アメリカのバイデン前大統領が泌尿器系の不調で受診したところ、検査で前立腺がんが見つかり、すでに骨へ転移していたというニュースが話題になりました。作家の李家同氏、李敖氏、芸能人の余天氏、台湾前衛生署長の楊志良氏、そして日本の上皇明仁さまも前立腺がんを患い、手術を受けたことがあります。
前立腺がんは男性で最も多い泌尿器系の腫瘍です。台湾の衛生福利部(厚労省に相当)の統計によると、発生率は男性がんの第3位、死亡率は第6位。死亡率は10年前と比べて約46.1%上昇しており、「男性のサイレントキラー(沈黙の殺し屋)」とも呼ばれます。
5割の患者は発見時すでにステージ3・4
前立腺がんは初期症状がほとんどなく、病気への関心が低いため、早期発見・早期治療のゴールデンタイムを逃すことが多いのです。台湾では、診断時にすでに第3期または第4期に進行している患者が約半数に達しています。しかし、定期的な検査で早期発見すれば、治癒率は非常に高い病気でもあります。
第1期:
がん細胞は前立腺内にとどまり、他の臓器やリンパ節に転移していません。自覚症状はほとんどなく、肛門からの指診でも見つからないことが多いです。前立腺肥大の手術時に偶然発見されることもあります。この段階で見つかれば治癒率は非常に高いです。
第2期:
がん細胞はまだ前立腺内にあります。肛門指診で硬いしこりを触れたり、血液検査(PSA)で異常値が出たりします。この段階で発見されても、手術や放射線治療で80〜85%の治癒が期待できます。
第3期:
がん細胞が前立腺の外に広がり、血尿や頻尿などの症状が現れます。適切な治療を受けないと、余命はおよそ5〜8年とされています。
第4期:
がんが遠隔転移を起こし、リンパ節や骨盤、骨などに及びます。約8〜9割の患者は骨転移を起こし、骨・背中・脊椎の痛みが現れます。肝臓・肺・脳に転移することもあり、治療を受けなければ余命は3〜5年程度です。
早期の前立腺がんは無症状のことが多く、健康診断やPSA検査、超音波検査で偶然見つかりますが、以下のような軽い異変が出ることもあります。
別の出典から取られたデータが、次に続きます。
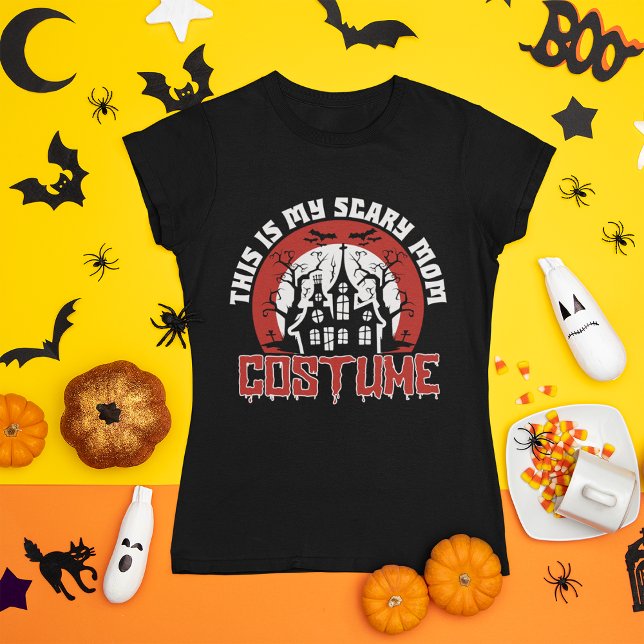 Graciosa casa embrujada Halloween Mamá Camiseta (Subido por el creador)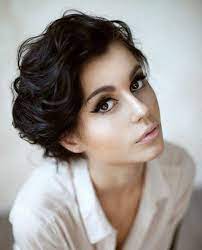 Hairstyles Growing Out On Pinterest Short Wavy Hair Short Wavy Hairstyles Hairst Short Wavy Hair Short Hairstyles For Thick Hair Short Thick Wavy Hair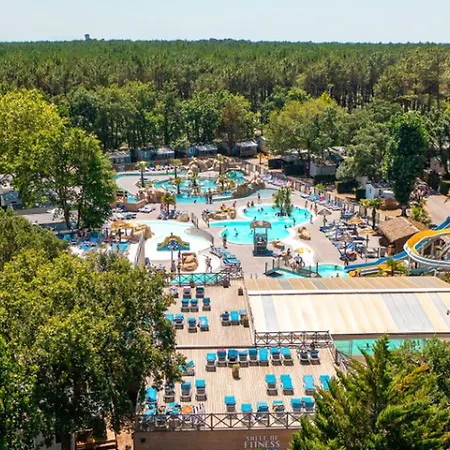 Camping Mobil 2 Chambres, 6 Pers. A - Api-1-52-1640 Messanges (Landes)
1. 排尿異常:回数が増える、夜間頻尿、排尿困難、尿の勢いが弱い、残尿感、血尿など
2. 違和感や痛み:排尿時の灼熱感や刺痛、下腹部・会陰部の張り感、性機能の変化など
高リスク群は?
家族歴がある人
直系親族に前立腺がんを患った人がいる場合、発症リスクは一般の約2倍。
中高年男性
年齢が上がるほど発症率は高く、50歳を超えるとリスク期に入り、60歳以降で急増。中年以降の男性は定期的な検査を推奨。
食生活の問題
脂肪分・カロリーの高い欧米型食、揚げ物や焼き肉などの高温調理で発生する発がん物質が、発症率上昇の一因となっています。
予防と生活習慣のポイント
・揚げ物や焼き肉など高脂肪食を控える
・新鮮な野菜・果物・食物繊維を多く摂取
・トマトやブロッコリーなどの抗酸化食材を積極的に食べる
・肥満を防ぎ、適正体重を維持
・定期的に運動し、規則正しい生活を送る
・夜更かし・飲酒・喫煙を避ける
これらの生活習慣が、前立腺がんのリスクを下げる助けになります。
早期発見のために定期検査を
前立腺がんは、超音波検査や非常に便利な血液腫瘍マーカーPSA(前立腺特異抗原)で簡単にチェックできます。50歳以上の男性は年1回の血液検査を、家族に前立腺がんの既往がある人は、40歳から検査開始を推奨します。